Tags: Residential Residential Views

It’s been a dizzying race to the top for Auckland’s housing market. How high can it go?


Only a few years ago, owning a million-dollar home would have been a dream for most people. But over the past three years, residential property values have shot up by 46%.

Despite a slight dip in the latest price growth results, a house in Auckland will now set you back around the $1 million mark … and that’s just an average dwelling. Most family homes close to the CBD in the desirable inner eastern and western suburbs will set you back a lot more; and for the most exclusive suburbs, breaking the $3 million-average barrier will be the next big milestone.

Sitting at the top of the list of the most expensive areas are: Herne Bay, Remuera, Orakei and Campbells Bay. During 2017, these suburbs each recorded an average sale price of over $2 million, according to REINZ data.

At No.1 sits Herne Bay – the area’s beautiful character villas and prime location come with the country’s largest average price tag, just under $2.5 million (77 sales for 2017). Not far behind is Remuera, with an average value of $2.3 million – a big number matched by equally impressive sales volumes: 419 sales over the past year. Then comes Orakei at $2.1m (69 sales) and Campbells Bay – the only North Shore member of the club – with an average price of $2.06 million (49 sales).
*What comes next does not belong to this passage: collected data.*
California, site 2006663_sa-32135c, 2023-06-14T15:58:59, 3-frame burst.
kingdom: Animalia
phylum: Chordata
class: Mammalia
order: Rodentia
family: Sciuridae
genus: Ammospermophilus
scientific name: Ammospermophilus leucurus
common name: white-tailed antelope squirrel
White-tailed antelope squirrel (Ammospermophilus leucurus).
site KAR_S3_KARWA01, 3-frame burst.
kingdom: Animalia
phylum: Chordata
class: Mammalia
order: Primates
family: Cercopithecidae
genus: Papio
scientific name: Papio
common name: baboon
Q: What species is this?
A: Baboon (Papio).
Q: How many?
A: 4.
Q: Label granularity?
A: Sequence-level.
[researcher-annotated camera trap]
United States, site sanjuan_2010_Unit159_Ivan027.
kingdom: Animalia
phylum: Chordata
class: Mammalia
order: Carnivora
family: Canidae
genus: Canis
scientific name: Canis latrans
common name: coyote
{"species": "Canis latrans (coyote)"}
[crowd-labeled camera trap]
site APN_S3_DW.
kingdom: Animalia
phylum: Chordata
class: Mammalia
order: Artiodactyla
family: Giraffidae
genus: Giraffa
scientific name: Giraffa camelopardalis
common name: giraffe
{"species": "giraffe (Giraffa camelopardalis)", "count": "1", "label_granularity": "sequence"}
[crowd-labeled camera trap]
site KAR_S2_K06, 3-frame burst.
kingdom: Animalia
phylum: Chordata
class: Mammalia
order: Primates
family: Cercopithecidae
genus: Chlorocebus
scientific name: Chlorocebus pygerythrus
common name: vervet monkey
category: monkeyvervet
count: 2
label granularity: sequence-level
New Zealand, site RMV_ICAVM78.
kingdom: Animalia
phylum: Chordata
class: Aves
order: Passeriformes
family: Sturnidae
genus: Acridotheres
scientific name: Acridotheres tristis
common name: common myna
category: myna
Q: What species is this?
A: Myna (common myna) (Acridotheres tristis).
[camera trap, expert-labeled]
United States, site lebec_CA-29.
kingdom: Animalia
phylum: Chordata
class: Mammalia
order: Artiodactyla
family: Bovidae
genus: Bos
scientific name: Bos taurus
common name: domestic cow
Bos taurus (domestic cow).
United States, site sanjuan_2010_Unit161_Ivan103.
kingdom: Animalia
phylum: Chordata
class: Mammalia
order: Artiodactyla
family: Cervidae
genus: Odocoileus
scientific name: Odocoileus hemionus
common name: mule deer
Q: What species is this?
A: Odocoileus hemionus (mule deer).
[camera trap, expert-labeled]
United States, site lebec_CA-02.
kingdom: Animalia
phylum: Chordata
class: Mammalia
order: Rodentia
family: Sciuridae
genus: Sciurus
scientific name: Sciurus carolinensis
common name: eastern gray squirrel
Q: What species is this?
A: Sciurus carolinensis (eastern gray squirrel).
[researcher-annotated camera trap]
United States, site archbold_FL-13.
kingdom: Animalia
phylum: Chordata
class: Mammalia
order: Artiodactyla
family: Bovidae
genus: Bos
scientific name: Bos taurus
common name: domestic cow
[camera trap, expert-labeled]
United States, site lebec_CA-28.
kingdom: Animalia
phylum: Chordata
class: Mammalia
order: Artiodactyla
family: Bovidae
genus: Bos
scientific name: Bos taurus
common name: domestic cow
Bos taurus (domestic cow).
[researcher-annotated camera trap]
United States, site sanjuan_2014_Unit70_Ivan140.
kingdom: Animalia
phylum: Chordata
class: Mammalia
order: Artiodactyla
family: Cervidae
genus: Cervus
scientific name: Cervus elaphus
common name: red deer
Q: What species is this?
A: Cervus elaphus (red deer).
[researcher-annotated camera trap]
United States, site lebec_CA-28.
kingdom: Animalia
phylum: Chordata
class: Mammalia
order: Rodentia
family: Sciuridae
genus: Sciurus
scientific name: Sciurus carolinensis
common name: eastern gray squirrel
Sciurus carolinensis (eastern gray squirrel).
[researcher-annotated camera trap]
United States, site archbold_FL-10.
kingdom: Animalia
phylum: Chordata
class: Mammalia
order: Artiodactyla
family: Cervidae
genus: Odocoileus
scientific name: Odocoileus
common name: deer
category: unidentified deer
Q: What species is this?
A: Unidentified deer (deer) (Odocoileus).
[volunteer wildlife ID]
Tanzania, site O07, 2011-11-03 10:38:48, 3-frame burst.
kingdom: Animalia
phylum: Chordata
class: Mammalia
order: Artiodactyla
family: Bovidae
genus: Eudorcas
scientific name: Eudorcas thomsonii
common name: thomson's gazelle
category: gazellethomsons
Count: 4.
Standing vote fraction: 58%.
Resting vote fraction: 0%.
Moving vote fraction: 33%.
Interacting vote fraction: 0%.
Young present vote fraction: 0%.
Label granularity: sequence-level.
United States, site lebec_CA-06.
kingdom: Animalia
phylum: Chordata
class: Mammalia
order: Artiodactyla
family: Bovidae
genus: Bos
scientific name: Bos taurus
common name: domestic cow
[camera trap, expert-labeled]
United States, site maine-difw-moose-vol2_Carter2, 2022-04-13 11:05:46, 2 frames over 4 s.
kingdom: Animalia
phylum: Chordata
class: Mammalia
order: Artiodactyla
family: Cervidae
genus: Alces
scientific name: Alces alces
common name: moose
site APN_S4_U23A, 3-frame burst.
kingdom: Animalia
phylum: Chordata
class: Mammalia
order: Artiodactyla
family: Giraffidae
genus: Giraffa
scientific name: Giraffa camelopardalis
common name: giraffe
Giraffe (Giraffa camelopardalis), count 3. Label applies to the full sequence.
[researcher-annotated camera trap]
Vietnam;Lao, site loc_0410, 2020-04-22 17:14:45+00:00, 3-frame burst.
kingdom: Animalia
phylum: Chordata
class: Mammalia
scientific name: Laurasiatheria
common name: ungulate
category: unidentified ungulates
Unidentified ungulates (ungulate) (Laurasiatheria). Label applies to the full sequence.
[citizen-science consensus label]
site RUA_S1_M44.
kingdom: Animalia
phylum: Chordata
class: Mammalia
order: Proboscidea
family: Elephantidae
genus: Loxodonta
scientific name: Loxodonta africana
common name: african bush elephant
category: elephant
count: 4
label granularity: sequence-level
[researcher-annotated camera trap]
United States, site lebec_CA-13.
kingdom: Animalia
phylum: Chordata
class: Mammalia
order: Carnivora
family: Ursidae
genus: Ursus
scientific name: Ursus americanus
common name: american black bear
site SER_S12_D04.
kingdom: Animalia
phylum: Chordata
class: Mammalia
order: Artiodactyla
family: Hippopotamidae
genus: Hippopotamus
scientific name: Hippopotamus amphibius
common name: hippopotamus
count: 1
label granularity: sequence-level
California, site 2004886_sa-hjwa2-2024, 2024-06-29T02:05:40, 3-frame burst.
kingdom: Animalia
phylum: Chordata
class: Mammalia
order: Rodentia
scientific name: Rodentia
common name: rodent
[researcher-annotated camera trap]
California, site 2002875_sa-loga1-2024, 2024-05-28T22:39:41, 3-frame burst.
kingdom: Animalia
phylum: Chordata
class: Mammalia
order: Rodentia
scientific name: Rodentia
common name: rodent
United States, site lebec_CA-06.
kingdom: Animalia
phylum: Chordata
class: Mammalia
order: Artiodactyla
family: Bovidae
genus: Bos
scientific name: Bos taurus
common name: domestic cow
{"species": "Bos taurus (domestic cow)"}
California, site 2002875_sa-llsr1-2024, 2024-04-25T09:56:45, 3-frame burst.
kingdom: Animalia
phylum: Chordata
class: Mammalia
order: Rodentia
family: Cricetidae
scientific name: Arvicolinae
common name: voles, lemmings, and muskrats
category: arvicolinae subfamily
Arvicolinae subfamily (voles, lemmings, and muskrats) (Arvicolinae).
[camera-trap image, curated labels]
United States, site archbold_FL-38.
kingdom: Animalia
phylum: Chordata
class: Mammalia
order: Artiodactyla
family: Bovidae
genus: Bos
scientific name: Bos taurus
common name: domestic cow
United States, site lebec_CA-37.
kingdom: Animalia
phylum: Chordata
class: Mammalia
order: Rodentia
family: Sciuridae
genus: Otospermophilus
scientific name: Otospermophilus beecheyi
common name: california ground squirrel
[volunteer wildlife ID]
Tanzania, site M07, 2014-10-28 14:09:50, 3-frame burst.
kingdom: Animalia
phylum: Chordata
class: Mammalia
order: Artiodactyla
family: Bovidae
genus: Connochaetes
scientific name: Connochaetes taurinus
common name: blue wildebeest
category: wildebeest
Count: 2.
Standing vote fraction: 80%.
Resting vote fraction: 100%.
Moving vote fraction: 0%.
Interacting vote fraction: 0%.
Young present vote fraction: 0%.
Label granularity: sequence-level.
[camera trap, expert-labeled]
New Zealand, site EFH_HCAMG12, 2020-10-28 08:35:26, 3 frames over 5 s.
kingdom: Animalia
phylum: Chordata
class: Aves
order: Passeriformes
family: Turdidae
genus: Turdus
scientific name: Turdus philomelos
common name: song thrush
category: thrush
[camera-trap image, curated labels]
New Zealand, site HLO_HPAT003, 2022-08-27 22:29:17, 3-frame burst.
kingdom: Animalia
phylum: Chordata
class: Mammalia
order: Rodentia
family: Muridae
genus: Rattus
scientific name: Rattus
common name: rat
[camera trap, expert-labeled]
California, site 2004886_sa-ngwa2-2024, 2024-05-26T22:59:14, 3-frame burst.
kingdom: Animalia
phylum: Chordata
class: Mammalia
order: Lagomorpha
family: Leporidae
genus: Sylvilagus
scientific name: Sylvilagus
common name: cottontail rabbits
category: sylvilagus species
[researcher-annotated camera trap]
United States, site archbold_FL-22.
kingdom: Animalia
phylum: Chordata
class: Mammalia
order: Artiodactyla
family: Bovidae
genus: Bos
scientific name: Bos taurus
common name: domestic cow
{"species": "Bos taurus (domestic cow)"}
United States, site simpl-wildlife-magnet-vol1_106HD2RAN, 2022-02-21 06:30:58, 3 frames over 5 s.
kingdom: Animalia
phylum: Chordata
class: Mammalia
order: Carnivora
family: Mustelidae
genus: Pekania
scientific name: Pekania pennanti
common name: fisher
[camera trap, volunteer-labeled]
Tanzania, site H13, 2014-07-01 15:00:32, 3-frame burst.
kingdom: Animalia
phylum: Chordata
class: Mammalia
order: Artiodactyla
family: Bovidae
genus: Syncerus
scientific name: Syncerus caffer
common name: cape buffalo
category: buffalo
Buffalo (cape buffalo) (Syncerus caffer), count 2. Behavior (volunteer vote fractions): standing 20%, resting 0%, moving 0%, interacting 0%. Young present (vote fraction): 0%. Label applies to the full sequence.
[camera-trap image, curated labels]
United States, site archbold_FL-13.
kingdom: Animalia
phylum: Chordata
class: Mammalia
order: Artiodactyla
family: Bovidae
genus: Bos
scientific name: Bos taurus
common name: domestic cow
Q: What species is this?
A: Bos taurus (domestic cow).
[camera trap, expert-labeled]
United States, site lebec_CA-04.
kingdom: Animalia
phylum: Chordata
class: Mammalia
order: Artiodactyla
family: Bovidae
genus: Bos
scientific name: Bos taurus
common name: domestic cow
While the rise of these suburbs from the $1 million to $2 million average has taken under a decade, the climb to the $3 million mark will be a slower process. After years of steep price increases and frenetic investor speculation, Auckland’s residential market is taking a well-earned rest.

A sense of equilibrium has descended on the “City of Sales”; listings are up and prices are levelling; with the REINZ Housing Price Index showing a modest 1% year on year growth, and are likely to remain steady. So it’s going to be a while before we welcome our first $3 million suburb. Herne Bay needs its average prices to rise over 22% for that to occur, which is unlikely to happen quickly in today’s less febrile market, but as history shows, it will happen.

The $2 million club

However, while $3 million prices remain elusive, the $2 million club is set to expand its membership. A number of suburbs – stretching from Auckland’s northern beaches to southern bays – only need to experience modest price growth for them to hit the multi-million dollar benchmark.

Closest to the $2 million average is Omaha, where property prices have been given a boost due to the sale of luxury holiday homes. The average price for a sea view there will set you back a cool $1.94 million, at the time of writing.

In the city, Epsom’s average sits at $1.9 million – helped, in part, by those three magic words: Double Grammar Zone – and its central location.

From there, the $1.8 million zone stretches from St Heliers ($1.89 million) in the east, to trendy Westmere ($1.87 million), taking in Mission Bay ($1.84 million) and St Marys Bay ($1.82 million), along the way.

Other stars of the eastern suburbs include Glendowie, with an average sale price of $1.8 million, and Kohimarama ($1.74 million). Pushing further east, Mellons Bay ($1.72 million) – with its desirable schools, northerly aspect and great beaches – just pips the North Shore’s Devonport, which has an average sale price of $1.71 million.

The only way is up

Inevitably, given inflation, steady population growth and Auckland’s housing shortfall, all house prices in our largest city will continue to rise … just at a more sedate pace.

But there are also other forces at work that will have a major influence on average prices. The Unitary Plan has had a big effect on property valuations, and its push for higher density living in some areas will skew average sale prices.

For example, beachfront Omaha has a limited supply of properties (48 were sold last year); undeveloped sections are few and far between – only two were sold in 2017 – and they carry a hefty premium. Epsom, in comparison, is undergoing turbo-charged intensification and already boasts a high number of property transactions (212 in 2017).

Just one or two big sales in Omaha will be enough to boost its average sale price the 3.3% it needs to break into the $2 million club. Whereas in central Auckland, increased sales of smaller units and apartments will dampen average price rises in some areas.

However at the top of the ladder – in the top four priciest suburbs – intensification isn’t likely to stop the steady climb to the $3 million mark.

Already there are a significant number of sales pushing the $3 million barrier. Last year over a quarter of all sales in Herne Bay were over $3 million, and for Remuera it was just under 20%.

Indeed, in March, 15 Cremorne Street, Herne Bay, sold for close to $30 million. Proving that when it comes to hot property in desirable locations, the cream, like the prices, will always rise.